Kategorie: Deutungsmacht & Sprachpolitik

Psycho-Manipulation: »Diversitysensibler Sprachgebrauch« – Linker Orwell-Sprech auf dem Vormarsch

Dort, wo Linke und Grüne regieren, läuft es auf einen Gesinnungsstaat hinaus. Institutionen werden ideologisch ausgerichtet, linientreue Parteileute werden installiert, über die Gesellschaft wird ein dialektisches Netz aus Erziehung und sozialen Sanktionen gelegt.
Vorreiter ist das tiefrot-rot-grüne Chaos-Berlin. Über einen neuen Katalog von Sprachregelungen, soll nun auch die Angestellten- und Beamtenbasis des öffentlichen Dienstes zum »richtigen« Bewusstsein erzogen werden.
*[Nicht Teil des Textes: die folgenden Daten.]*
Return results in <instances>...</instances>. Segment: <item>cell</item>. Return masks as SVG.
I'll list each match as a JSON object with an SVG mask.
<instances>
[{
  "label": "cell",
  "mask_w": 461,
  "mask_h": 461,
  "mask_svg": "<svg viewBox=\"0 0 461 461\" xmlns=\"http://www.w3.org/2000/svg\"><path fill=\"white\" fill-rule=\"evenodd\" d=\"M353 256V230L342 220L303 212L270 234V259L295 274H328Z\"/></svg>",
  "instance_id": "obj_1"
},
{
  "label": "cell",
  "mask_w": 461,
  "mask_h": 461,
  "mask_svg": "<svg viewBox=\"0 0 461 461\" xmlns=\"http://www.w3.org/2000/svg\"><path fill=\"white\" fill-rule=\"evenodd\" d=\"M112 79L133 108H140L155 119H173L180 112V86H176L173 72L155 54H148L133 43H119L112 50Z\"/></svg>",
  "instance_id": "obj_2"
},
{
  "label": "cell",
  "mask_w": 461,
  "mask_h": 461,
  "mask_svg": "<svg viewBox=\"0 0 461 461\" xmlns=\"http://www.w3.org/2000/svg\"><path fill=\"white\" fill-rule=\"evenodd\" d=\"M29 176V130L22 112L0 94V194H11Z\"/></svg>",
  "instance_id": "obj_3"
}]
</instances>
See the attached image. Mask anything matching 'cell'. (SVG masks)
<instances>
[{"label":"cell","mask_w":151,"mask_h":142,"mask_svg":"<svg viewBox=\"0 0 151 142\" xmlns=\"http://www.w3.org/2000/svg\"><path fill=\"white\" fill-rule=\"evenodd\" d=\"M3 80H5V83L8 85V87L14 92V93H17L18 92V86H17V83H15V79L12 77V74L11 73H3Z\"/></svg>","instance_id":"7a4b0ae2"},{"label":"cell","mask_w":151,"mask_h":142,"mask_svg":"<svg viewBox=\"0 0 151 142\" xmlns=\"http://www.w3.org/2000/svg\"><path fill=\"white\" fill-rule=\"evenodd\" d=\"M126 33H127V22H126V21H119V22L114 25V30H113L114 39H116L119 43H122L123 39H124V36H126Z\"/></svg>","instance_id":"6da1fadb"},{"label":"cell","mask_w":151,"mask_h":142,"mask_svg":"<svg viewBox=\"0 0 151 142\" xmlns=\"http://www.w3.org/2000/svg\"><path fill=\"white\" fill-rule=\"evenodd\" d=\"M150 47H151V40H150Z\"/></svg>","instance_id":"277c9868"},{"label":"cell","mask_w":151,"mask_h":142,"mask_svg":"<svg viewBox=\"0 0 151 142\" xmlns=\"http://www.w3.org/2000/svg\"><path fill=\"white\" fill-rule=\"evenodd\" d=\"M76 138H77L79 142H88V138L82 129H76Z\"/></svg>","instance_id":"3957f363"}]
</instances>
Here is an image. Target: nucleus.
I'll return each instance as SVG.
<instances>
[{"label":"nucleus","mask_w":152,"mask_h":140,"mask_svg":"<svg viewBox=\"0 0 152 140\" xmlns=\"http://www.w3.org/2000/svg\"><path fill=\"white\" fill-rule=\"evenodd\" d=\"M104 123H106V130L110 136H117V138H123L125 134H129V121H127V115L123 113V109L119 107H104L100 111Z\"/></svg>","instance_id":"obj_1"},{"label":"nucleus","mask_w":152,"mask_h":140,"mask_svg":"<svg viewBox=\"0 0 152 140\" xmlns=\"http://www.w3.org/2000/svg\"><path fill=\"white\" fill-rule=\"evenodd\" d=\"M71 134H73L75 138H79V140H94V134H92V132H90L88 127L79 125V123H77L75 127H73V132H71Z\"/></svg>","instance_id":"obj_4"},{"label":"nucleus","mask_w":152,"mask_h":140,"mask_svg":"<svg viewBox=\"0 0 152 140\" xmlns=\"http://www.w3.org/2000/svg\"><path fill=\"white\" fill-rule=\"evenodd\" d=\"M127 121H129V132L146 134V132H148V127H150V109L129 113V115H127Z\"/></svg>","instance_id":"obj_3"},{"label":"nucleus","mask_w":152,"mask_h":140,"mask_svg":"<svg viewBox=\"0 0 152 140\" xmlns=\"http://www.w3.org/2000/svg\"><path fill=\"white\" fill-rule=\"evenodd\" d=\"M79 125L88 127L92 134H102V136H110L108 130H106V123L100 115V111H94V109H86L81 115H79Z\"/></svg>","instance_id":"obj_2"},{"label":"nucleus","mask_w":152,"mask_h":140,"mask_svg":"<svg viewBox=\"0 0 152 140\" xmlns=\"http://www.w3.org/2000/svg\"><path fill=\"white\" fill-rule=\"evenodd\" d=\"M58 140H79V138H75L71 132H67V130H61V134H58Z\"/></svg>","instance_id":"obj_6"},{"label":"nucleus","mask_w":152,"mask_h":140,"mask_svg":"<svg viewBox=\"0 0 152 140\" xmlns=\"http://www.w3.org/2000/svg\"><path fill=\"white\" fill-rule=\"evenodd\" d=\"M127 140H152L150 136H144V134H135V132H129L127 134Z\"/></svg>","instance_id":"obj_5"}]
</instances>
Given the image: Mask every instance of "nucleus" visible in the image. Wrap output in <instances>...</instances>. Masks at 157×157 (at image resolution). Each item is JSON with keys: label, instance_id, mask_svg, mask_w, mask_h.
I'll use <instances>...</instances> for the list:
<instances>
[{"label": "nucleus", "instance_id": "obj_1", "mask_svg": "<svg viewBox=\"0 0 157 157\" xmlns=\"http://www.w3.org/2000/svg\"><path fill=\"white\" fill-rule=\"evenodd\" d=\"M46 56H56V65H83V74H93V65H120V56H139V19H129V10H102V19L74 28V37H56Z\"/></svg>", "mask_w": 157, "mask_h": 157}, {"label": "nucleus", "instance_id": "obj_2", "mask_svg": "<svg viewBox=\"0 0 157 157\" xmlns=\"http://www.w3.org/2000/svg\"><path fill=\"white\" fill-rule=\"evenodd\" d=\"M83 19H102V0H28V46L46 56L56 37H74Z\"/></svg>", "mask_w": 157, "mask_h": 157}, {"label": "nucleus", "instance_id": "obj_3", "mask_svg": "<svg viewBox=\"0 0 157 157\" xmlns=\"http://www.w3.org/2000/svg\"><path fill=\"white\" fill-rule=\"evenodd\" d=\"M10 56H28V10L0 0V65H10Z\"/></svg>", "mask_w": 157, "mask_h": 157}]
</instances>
Verantwortlich dafür ist der Grünen-Justizsenator Dirk Berendt. Die politisch korrekte Spracherziehung wird als „diversitysensibler Sprachgebrach“ vorgestellt. Damit solle für ein „weltoffenes Berlin“ gesorgt werden. [1]
Einige Beispiele:
Asylbewerber sollen künftig „Schutzbedürftige“ heißen. Ausländer sollen als „Einwohnende ohne deutsche Staatsbürgerschaft“ bezeichnet werden. Illegale Einwanderer sind jetzt „undokumentierte Migrantinnen und Migranten“. Selbst die Wendung »schwarzfahren« gilt den linksgrünen Sprachmanipulateuren als verdächtig; es solle „Fahren ohne gültigen Führerschein“ heißen.
Das sind nicht nur skurrile Stilblüten, das ist Orwell-Sprache in Reinkultur. Lassen Sie sich von wohlklingenden Selbstzuschreibungen wie »weltoffen« oder »diversitysensibel« nicht täuschen. Hier wird Sprache missbraucht, um auf einer subtilen psychologischen Ebene Deutungsmuster zu etablieren.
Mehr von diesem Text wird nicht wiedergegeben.